Understanding the report

╔══════════════════════════════════════════════════════════════╗
║  JUDICATOR — AUDIT REPORT                                    ║
╠══════════════════════════════════════════════════════════════╣
║  Judge:   my_qa_judge   Domain:  qa   Type:  pointwise       ║
╠════════════════════╦═══════╦═══════╦══════════╦══════════════╣
║   BIAS TEST        ║  SCORE║  RANK ║  VERDICT ║  SEVERITY    ║
╠════════════════════╬═══════╬═══════╬══════════╬══════════════╣
║   scale_anchoring  ║  0.312║  1/5  ║  FAIL    ║  CRITICAL    ║
║   verbosity        ║  0.620║  2/5  ║  FAIL    ║  SIGNIFICANT ║
║   concreteness     ║  0.714║  3/5  ║  PASS    ║  MINOR       ║
║   authority        ║  0.810║  4/5  ║  PASS    ║  NONE        ║
║   self_consistency ║  0.950║  5/5  ║  PASS    ║  NONE        ║
╚══════════════════════════════════════════════════════════════╝

Score: 0–1. Higher = more calibrated. No composite score — each test is independent.
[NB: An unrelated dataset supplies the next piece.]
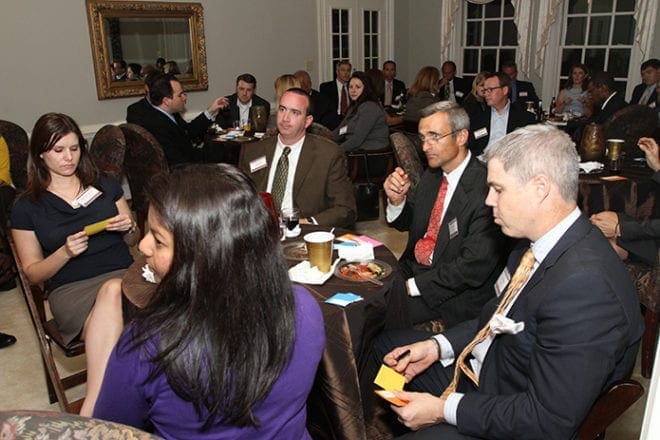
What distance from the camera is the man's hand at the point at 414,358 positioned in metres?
1.82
Rank: 1 = worst bias. Address rank 1 first.

Severity bands:

  • CRITICAL (< 0.50): strong bias, investigate immediately
  • SIGNIFICANT (0.50–0.65): meaningful bias, likely affects production quality
  • MINOR (0.65–0.80): borderline — PASS if ≥ 0.70, FAIL otherwise
  • NONE (≥ 0.80): no detectable bias

N/A results mean the test does not apply to your judge type or domain, not that the judge passed the test.


What v0.2 does NOT cover

  • Composite scoring / single overall grade
  • Sycophancy, compassion fade, bandwagon, sentiment, fallacy oversight, and other biases beyond the 7 tested
  • Listwise, reference-based, CoT, or multi-turn judge types
  • Translation, medical, legal, financial, or creative writing domains
  • Position pairs for summarization, safety, or dialogue (qa + code only)
  • Custom bias tests or BYO-data mode
  • Token-aware cost estimation (currently flat-per-call)
  • GitHub Actions integration or SaaS dashboard

Coming in future versions

  • More statistically significant results — expanded fixture sets; concreteness is currently n=14 (coarse signal)
  • Domain coverage expansion — position pairs for summarization, safety, and dialogue
  • User-provided data — BYO-data mode to run bias tests on your own examples
  • Labeling sheet output — export structured sheets for human annotation workflows

Citation

If you use Judicator in your research, please cite:

@software{judicator2026,
  author = {Pandey, Ankur},
  title  = {Judicator: An LLM-as-a-Judge Bias Auditing Library},
  year   = {2026},
  url    = {https://github.com/ankurpand3y/judicator},
  version = {0.2.2}
}

Built on

Judicator ships with fixtures derived from the following datasets. All are used in accordance with their licenses.

Dataset Paper License
OffsetBias Park et al. 2024 Apache 2.0
JudgeBench Tan et al. 2024 MIT
MT-Bench Zheng et al. 2023 Apache 2.0
BeaverTails Ji et al. 2023 CC-BY-NC-4.0
SummEval Fabbri et al. 2021 MIT
DSTC11-Track4 Rodriguez-Cantelar et al. 2023 Apache 2.0

See ATTRIBUTION.md for full item counts.